Rodzina, przyjaciele i sympatycy pożegnali w piątek w Pucku i w Sopocie księdza Jana Kaczkowskiego. Od czterech lat twórca Puckiego Hospicjum zmagał się z glejakiem mózgu. W placówce wystawiono księgę kondolencyjną, a przed wejściem płoną dziesiątki zniczy.

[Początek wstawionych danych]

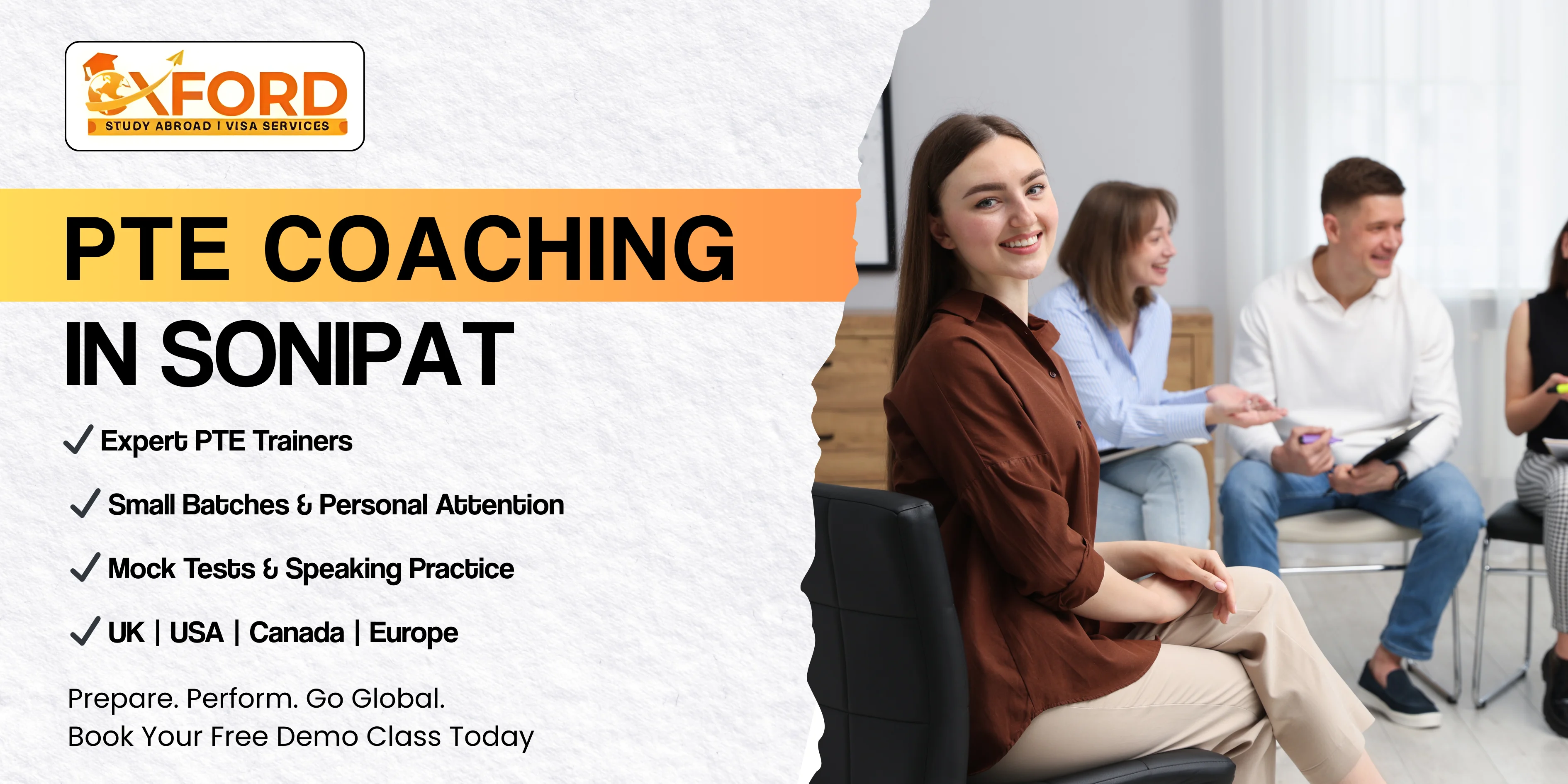 OXFORD
STUDY ABROAD I VISA SERVICES

PTE COACHING
IN SONIPAT

✓ Expert PTE Trainers
✓ Small Batches & Personal Attention
✓ Mock Tests & Speaking Practice
✓ UK | USA | Canada | Europe

Prepare. Perform. Go Global.
Book Your Free Demo Class Today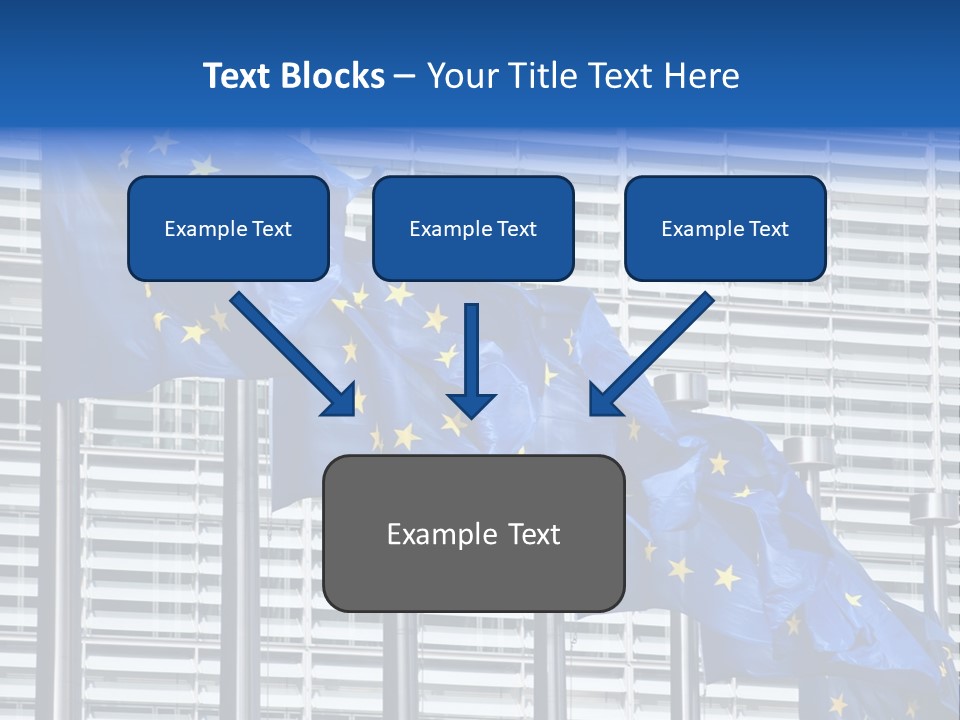 Text Blocks – Your Title Text Here

Example Text

Example Text

Example Text

Example Text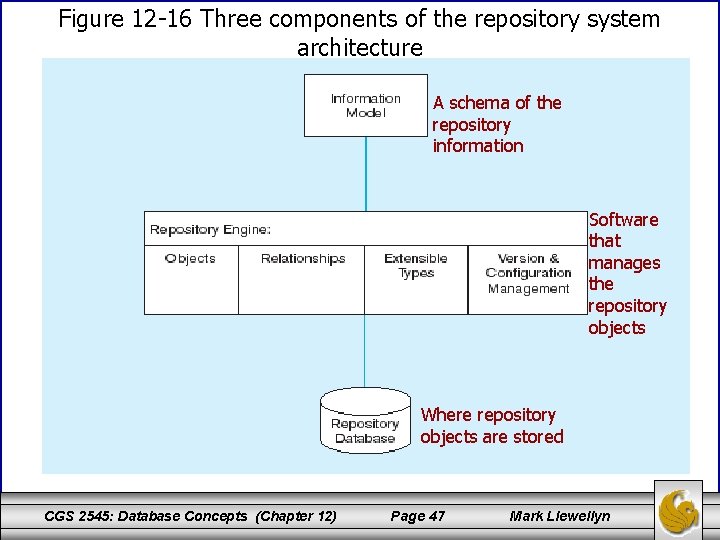 Figure 12-16 Three components of the repository system architecture

Information Model

A schema of the repository information

Repository Engine:

Objects

Relationships

Extensible Types

Version & Configuration Management

Software that manages the repository objects

Repository Database

Where repository objects are stored

CGS 2545: Database Concepts (Chapter 12)

Page 47

Mark Llewellyn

Ksiądz Jan Kaczkowski urodził się 19 lipca 1977 roku w Gdyni. Wychował się w Sopocie, skąd pochodzą jego rodzice. W Gdańsku ukończył seminarium duchowne. Do Pucka przyjechał w 2002 roku jako wikariusz w parafii Świętych Apostołów Piotra i Pawła. Był kapelanem domu pomocy społecznej i szpitala oraz katechetą w liceum ogólnokształcącym. Dwa lata po przyjeździe na parafię stworzył Puckie Hospicjum Domowe. W 2009 roku został jego prezesem.
Wolą rodziny i samego kapelana było, aby podczas uroczystości pogrzebowych uczestnicy nie wydawali pieniędzy na wiązanki kwiatów. Prosili o datki na rzecz Puckiego Hospicjum. W placówce wystawiona została księga kondolencyjna. Przed wejściem od kilku dni płoną dziesiątki zniczy.